Everything in our minds is 'emotional' to some extent. Everything we experience is subjective. We invented Mathematics as a way of communicating in a very formal way and we have agreed on the syntax and 'meanings' it carries. But when we try to communicate any of our sensations to another individual, we are limited to our language or to real life examples (eg red is like strawberries and coke bottles - no use for someone who has seen neither).
We 'understand' (a dodgy word in most contexts and even more so in psychology) that colours can be mimicked and measured up to a point so we can sort of reverse engineer human colour vision. whether or not that involves understanding of the process is questionable. Colour is only really in our heads. Outside of our heads, we can only use a model that can predict reasonably well what colour a human will assign to a given spectral mix on a screen.
 
  • #63
ZapperZ said:
OK, one more time:

1. "Color" is a human invention. It is a sloppy and ambiguous way of characterizing EM radiation.

2. "Wavelength" and "frequency" of EM radiation are more direct, clear, and definitely less ambiguous. So why aren't you including the discussion of different types of EM radiation using such characterizations rather than just using "colors"? It is why I asked if you are only restricting yourself to using the human eye as the sole light detector.

Is this clearer now?

Zz.

The thread is not about whether we detect light or not. Everyone agrees that we detect certain wavelengths. The thread is about whether we perceive light or not. Is the detection of light by the eye called seeing when all other visual perception occurs in the visual cortex. Is detecting light, seeing or only a part of the process which results in seeing. Opinions seem to differ, so I'm seeking clarity, with an explanation, why people believe one or the other.
 
  • #64
The human eye is not a spectrometer and our appreciation of the spectrum of the light we see is only based on a very crude analysis. Only three basic broadband analysis filters have been identified but our vision system makes good use of that data and context to come up with a highly data reduced measure.

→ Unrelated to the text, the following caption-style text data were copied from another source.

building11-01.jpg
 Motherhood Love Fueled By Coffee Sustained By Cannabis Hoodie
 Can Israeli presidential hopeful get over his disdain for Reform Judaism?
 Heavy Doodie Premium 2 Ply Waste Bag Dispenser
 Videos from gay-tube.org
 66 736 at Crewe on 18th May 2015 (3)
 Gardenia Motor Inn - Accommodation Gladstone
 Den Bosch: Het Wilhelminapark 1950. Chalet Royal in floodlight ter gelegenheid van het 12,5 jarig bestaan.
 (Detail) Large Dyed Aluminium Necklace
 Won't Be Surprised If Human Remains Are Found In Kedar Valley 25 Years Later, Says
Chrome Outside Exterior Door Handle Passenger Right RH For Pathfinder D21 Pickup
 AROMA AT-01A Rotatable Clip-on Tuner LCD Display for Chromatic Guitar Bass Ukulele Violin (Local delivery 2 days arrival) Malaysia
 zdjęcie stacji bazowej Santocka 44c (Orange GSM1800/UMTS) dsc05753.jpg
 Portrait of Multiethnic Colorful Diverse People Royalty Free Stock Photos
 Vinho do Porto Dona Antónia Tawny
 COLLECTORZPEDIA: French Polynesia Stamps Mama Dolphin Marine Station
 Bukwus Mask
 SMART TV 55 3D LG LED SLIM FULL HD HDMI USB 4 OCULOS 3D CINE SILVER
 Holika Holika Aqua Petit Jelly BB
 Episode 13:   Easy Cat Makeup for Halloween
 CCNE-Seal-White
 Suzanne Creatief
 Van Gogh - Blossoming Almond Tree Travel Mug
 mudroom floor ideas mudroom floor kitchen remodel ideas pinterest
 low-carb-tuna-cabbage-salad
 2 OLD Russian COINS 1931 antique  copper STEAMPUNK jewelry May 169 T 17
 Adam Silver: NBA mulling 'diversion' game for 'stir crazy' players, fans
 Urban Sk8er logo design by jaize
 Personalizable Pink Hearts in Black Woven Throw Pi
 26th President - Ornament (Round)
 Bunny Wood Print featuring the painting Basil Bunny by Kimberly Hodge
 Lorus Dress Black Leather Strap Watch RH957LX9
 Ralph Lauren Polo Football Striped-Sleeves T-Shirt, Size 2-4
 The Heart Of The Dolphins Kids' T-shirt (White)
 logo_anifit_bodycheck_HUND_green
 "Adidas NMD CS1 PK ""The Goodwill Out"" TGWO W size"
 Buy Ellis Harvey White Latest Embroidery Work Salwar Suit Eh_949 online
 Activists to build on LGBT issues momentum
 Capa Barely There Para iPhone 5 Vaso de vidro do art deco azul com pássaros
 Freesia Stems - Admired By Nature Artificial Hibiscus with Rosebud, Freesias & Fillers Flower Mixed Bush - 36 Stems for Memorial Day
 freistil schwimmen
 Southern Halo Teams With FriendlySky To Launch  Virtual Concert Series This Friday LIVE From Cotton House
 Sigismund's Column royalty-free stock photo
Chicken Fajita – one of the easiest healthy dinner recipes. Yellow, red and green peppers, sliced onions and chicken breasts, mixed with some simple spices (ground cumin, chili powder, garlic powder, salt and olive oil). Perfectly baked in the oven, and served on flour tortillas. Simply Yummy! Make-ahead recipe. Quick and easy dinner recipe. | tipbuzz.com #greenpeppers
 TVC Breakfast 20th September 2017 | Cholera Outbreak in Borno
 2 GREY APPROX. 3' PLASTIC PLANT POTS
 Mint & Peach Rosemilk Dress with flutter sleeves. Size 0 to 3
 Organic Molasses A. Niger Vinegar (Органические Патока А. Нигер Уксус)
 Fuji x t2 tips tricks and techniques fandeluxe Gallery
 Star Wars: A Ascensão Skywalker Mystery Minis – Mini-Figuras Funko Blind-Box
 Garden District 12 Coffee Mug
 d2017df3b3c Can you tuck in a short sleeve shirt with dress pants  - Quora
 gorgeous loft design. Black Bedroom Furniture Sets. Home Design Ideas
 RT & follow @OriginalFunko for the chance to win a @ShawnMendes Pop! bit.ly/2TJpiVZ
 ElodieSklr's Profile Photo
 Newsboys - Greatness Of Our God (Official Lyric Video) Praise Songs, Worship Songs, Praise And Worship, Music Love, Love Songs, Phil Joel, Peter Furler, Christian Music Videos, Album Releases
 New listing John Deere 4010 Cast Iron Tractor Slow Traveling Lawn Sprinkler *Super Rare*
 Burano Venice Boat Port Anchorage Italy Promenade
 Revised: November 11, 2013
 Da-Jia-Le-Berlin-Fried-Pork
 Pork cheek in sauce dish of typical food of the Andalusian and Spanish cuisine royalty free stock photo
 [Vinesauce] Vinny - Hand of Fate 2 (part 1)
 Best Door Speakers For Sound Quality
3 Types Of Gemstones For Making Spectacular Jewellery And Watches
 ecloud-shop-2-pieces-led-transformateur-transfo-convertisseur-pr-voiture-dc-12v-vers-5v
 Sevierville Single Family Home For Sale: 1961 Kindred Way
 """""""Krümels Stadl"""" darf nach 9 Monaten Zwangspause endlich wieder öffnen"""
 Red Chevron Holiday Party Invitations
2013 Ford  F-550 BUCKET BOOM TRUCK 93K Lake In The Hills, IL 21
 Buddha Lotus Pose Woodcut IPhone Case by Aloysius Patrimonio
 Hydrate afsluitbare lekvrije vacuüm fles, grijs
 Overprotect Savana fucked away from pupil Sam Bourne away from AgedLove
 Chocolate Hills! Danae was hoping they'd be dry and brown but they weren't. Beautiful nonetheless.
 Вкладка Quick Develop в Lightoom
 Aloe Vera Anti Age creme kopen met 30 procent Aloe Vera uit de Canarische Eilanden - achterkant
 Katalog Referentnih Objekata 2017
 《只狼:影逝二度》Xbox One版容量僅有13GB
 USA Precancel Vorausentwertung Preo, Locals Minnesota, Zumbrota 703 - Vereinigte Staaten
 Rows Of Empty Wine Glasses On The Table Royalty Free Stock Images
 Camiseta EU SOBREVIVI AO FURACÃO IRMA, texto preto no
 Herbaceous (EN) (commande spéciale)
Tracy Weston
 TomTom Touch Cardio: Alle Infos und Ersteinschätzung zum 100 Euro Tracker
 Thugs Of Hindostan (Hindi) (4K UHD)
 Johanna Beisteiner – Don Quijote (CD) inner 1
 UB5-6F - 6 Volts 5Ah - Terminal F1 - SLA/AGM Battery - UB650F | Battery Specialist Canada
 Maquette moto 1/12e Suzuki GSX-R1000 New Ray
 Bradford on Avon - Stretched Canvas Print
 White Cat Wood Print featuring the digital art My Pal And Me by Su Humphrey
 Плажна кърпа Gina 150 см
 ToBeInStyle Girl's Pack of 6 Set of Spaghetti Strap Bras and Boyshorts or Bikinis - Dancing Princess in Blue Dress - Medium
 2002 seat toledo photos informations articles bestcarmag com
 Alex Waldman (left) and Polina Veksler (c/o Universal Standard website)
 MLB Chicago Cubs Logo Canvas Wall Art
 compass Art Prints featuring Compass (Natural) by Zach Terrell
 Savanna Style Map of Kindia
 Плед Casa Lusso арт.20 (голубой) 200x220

It's good enough for us to have survived ok and that's all that evolution needs to provide us with.
There is a lot of very sloppy terminology around - even on PF - which refers to the 'wavelength of colours'. I am always surprised that the basics of tristimulus colour vision seem to be too much for many otherwise bright people to take on board.
 
  • #65
russ_watters said:
I'm sorry, but this just doesn't seem very meaningful to me. In order for things to interact (except perhaps in QM), they have to be co-located. So what? Or is that the whole point?
Answered in #64
 
  • #66
Furyan5 said:
The thread is not about whether we detect light or not. Everyone agrees that we detect certain wavelengths. The thread is about whether we perceive light or not. Is the detection of light by the eye called seeing when all other visual perception occurs in the visual cortex. Is detecting light, seeing or only a part of the process which results in seeing. Opinions seem to differ, so I'm seeking clarity, with an explanation, why people believe one or the other.

This does not sound like a physics question. It is more physiological, biological.

Zz.
 
  • #67
Thanks to everyone for participating. This thread is slowly going off-topic, so it is closed.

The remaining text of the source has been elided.